## TASK INPUT
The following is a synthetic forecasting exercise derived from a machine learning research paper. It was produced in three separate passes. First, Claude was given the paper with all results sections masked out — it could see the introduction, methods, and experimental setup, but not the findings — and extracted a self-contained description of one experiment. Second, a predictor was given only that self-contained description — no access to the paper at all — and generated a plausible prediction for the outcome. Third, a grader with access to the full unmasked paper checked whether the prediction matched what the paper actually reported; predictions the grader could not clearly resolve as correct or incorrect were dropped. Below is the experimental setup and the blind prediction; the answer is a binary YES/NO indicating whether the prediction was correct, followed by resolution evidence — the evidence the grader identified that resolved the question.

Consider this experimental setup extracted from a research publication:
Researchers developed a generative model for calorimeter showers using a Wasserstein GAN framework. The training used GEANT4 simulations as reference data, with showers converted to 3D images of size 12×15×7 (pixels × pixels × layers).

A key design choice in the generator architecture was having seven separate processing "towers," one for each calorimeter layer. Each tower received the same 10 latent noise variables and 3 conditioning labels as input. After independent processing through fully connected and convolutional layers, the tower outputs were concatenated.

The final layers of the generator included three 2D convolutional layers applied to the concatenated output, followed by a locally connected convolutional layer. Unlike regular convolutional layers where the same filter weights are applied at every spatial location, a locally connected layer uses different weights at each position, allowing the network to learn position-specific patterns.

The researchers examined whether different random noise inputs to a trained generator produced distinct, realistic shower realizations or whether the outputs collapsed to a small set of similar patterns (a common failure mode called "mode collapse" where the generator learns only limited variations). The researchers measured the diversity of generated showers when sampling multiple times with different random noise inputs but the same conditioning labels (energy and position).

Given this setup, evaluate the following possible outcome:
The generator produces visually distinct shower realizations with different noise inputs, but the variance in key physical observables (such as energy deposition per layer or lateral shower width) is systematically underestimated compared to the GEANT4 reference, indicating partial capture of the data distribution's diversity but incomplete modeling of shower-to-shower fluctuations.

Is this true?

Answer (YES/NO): NO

## TRY IT
Each entry needs to be given again exactly as it stands.

## RESULT OF THE TASK
The following is a synthetic forecasting exercise derived from a machine learning research paper. It was produced in three separate passes. First, Claude was given the paper with all results sections masked out — it could see the introduction, methods, and experimental setup, but not the findings — and extracted a self-contained description of one experiment. Second, a predictor was given only that self-contained description — no access to the paper at all — and generated a plausible prediction for the outcome. Third, a grader with access to the full unmasked paper checked whether the prediction matched what the paper actually reported; predictions the grader could not clearly resolve as correct or incorrect were dropped. Below is the experimental setup and the blind prediction; the answer is a binary YES/NO indicating whether the prediction was correct, followed by resolution evidence — the evidence the grader identified that resolved the question.

Consider this experimental setup extracted from a research publication:
Researchers developed a generative model for calorimeter showers using a Wasserstein GAN framework. The training used GEANT4 simulations as reference data, with showers converted to 3D images of size 12×15×7 (pixels × pixels × layers).

A key design choice in the generator architecture was having seven separate processing "towers," one for each calorimeter layer. Each tower received the same 10 latent noise variables and 3 conditioning labels as input. After independent processing through fully connected and convolutional layers, the tower outputs were concatenated.

The final layers of the generator included three 2D convolutional layers applied to the concatenated output, followed by a locally connected convolutional layer. Unlike regular convolutional layers where the same filter weights are applied at every spatial location, a locally connected layer uses different weights at each position, allowing the network to learn position-specific patterns.

The researchers examined whether different random noise inputs to a trained generator produced distinct, realistic shower realizations or whether the outputs collapsed to a small set of similar patterns (a common failure mode called "mode collapse" where the generator learns only limited variations). The researchers measured the diversity of generated showers when sampling multiple times with different random noise inputs but the same conditioning labels (energy and position).

Given this setup, evaluate the following possible outcome:
The generator produces visually distinct shower realizations with different noise inputs, but the variance in key physical observables (such as energy deposition per layer or lateral shower width) is systematically underestimated compared to the GEANT4 reference, indicating partial capture of the data distribution's diversity but incomplete modeling of shower-to-shower fluctuations.

Is this true?

Answer (YES/NO): NO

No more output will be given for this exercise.